SUPPLIED PASSAGE »
***

Nic ComptonIn the Windsong class, John Owles set out to design the fastest lug-rigged dinghy he could imagine; the prototype planed at 12 knots in 20 knots of breeze.
It was just after sunrise when I arrived at Burnham Overy Staithe in Norfolk, England, to witness the birth of a new racing class. Despite the early hour, people bustled on the foreshore in front of the massive, rustic boathouse. Four new dinghies were on trailers being readied for launching. Although they were built of wood, there was no mistaking the shallow draft and flat run aft of a hull designed for planing. The carbon-fiber spars and modern rigging also pointed to the boat’s racing pedigree. And yet when the boats’ sails were hoisted they revealed a surprise: a lug mainsail. Unless your name is Nigel Irens, the lug rig seems to have few fans among contemporary race boat designers, so the launch of a new racing class driven by this supposedly archaic rig was not to be missed.
The four boats made a magical sight as they headed out in a line down the River Burn, punching the last of the incoming tide, with the picturesque village behind. A bank of low clouds was blocking the sun to the east, but sky to the west was turning a brighter blue by the minute. It looked every bit like a painting by one of the old masters (carbon-fiber masts notwithstanding). By the time the fleet reached Overy Harbour, an enclosed bay sheltered from the North Sea by sand dunes, the sun had risen over the clouds and the breeze had picked up. The four boats started darting around the bay, occasionally accelerating in gusts. Lug or no lug, these boats were determined to plane.

***

INFORMATION PROVIDED »
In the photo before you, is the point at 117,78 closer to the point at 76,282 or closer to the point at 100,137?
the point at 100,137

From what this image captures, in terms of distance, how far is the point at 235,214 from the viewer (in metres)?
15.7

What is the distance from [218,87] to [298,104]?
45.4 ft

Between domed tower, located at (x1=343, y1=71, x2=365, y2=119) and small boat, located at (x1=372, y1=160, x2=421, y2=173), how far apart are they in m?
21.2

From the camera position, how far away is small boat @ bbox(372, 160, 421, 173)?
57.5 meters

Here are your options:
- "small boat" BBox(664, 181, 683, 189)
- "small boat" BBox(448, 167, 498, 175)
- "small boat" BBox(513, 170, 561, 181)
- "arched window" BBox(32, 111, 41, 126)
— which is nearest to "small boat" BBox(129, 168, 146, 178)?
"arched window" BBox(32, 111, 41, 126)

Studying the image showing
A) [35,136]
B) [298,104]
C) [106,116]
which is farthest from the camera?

***

AIM OF THE TASK » Copy the Windsong class passage above in full, word for word.

RESULT OF THIS TASK »
Nic ComptonIn the Windsong class, John Owles set out to design the fastest lug-rigged dinghy he could imagine; the prototype planed at 12 knots in 20 knots of breeze.
It was just after sunrise when I arrived at Burnham Overy Staithe in Norfolk, England, to witness the birth of a new racing class. Despite the early hour, people bustled on the foreshore in front of the massive, rustic boathouse. Four new dinghies were on trailers being readied for launching. Although they were built of wood, there was no mistaking the shallow draft and flat run aft of a hull designed for planing. The carbon-fiber spars and modern rigging also pointed to the boat’s racing pedigree. And yet when the boats’ sails were hoisted they revealed a surprise: a lug mainsail. Unless your name is Nigel Irens, the lug rig seems to have few fans among contemporary race boat designers, so the launch of a new racing class driven by this supposedly archaic rig was not to be missed.
The four boats made a magical sight as they headed out in a line down the River Burn, punching the last of the incoming tide, with the picturesque village behind. A bank of low clouds was blocking the sun to the east, but sky to the west was turning a brighter blue by the minute. It looked every bit like a painting by one of the old masters (carbon-fiber masts notwithstanding). By the time the fleet reached Overy Harbour, an enclosed bay sheltered from the North Sea by sand dunes, the sun had risen over the clouds and the breeze had picked up. The four boats started darting around the bay, occasionally accelerating in gusts. Lug or no lug, these boats were determined to plane.